When I write, what gives me pleasure is writing a good sentence; writing a good sentence is deeply pleasurable. I have to work much harder to think about who these characters are, and moving them through a story in a way that deepens them. 

Q:  As a reader, I often feel that you’re naming something for the first time, which may be the most essential thing that a writer can do. You give me new ways of seeing things. 

A:  That’s one of the nicest things anybody has ever said to me! 

Q:  Going back to Ann Patchett: I stumbled upon an (online) conversation that the two of you had in 2005. You referred to yourself as “a garbage disposal writer.” You said, “I will try to put anything that occurs to me into whatever book I’m working on at the moment.”

A:  That’s true. 

Q:  You also described yourself as “a remarkably aimless person.” What did you mean by that, and is that still true?

A:  I don’t think it’s still true. I’ve had children since then. Children force you to think about the future, so I do more of that than I used to. That conversation actually took place when Ann and I were working at the Fine Arts Work Center in Provincetown.
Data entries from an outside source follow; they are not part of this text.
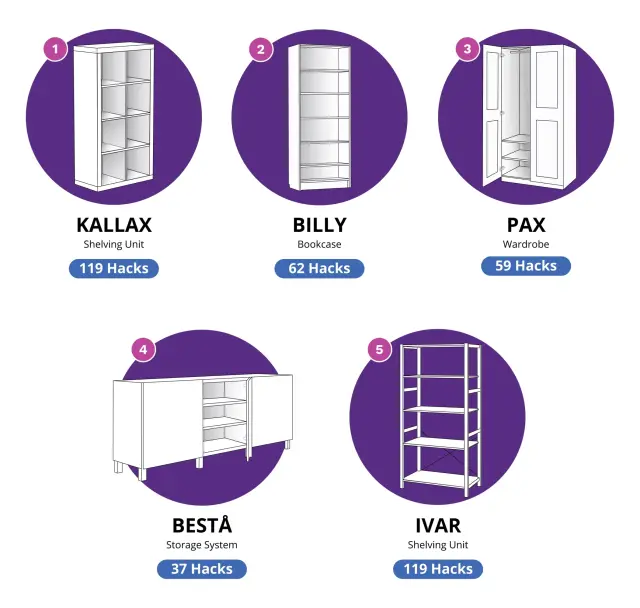 1
KALLAX
Shelving Unit
119 Hacks

2
BILLY
Bookcase
62 Hacks

3
PAX
Wardrobe
59 Hacks

4
BESTÅ
Storage System
37 Hacks

5
IVAR
Shelving Unit
119 Hacks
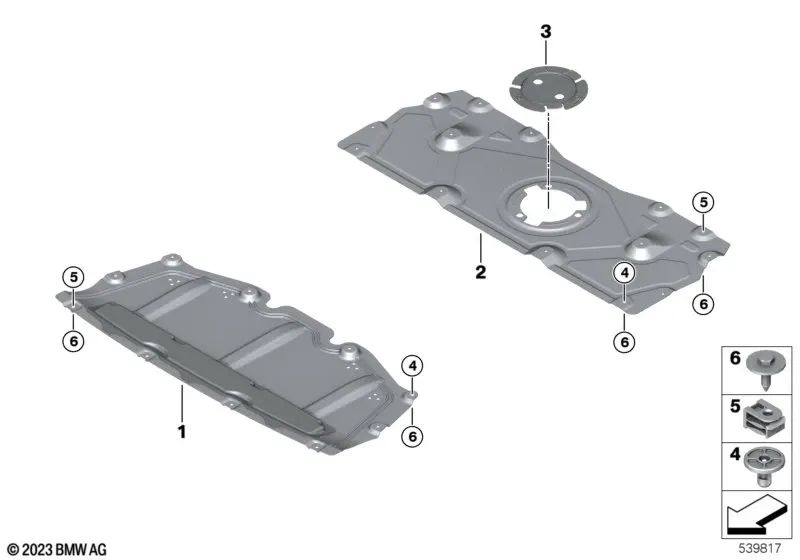 3
5
2
4
6
6
5
6
4
1
6
6
5
4
© 2023 BMW AG
539817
Ann is one of the most aim-full people in the entire world. She’d come in and sit down, and write her book, whereas I would procrastinate all day long, then I would finally manage to sit down and get some work done.  
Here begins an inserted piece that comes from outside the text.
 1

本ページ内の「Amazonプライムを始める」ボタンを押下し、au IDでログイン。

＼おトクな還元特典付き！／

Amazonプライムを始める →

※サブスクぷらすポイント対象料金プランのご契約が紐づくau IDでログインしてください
Q:  What is it about strangeness that you keep going back to in your stories?

A:  Part of it is, I really feel like I have no interest in ordinary people because I’ve never met any! I feel like most people I know are actually deeply strange.

You know, I often joke about why I ever wrote anything. I should just put up a slide of my parents: My father was about 6’3”, 350 pounds, a giant WASP, German and English. And my mother was 4’11”, 100 pounds, walked with canes, and was a Jewish girl from a small town in Iowa. Together they were a sight gag. Photographs of them are inherently funny and strange because of the difference between the two of them. So, I’m not fully interested in unusual people, but in what makes people unusual when they’re next to each other.  

Q:  I gather, in real life, you might have an interest in vintage things and quirky, weird museums.

A:  Yes indeed. I have always liked vintage things and strange museums, and in fact, both aspects were a big part of my childhood. I have a fond recollection of going around with my parents and my brother to the weird little house museums of New England. And also my parents loved objects tremendously — family objects, antiques. 

Q:  I realize this is like asking if you have a favorite child, but do you have a favorite story in the new collection?

A:  I’m fond of “The Irish Wedding,” which I think is the funniest and probably the happiest story in the collection. Though the characters are not autobiographical, 80% of the anecdotes in that story were actually between me and my husband.

And I really love the book’s cover. I love that sense of here is something temporary that’s being displayed with great seriousness.   

This interview has been edited for length and clarity.


 Joan Silverman writes op-eds, essays, and book reviews. Her work has appeared in numerous publications including The Christian Science Monitor, Chicago Tribune, and Dallas Morning News. She is the author of Someday This Will Fit, a collection of linked essays.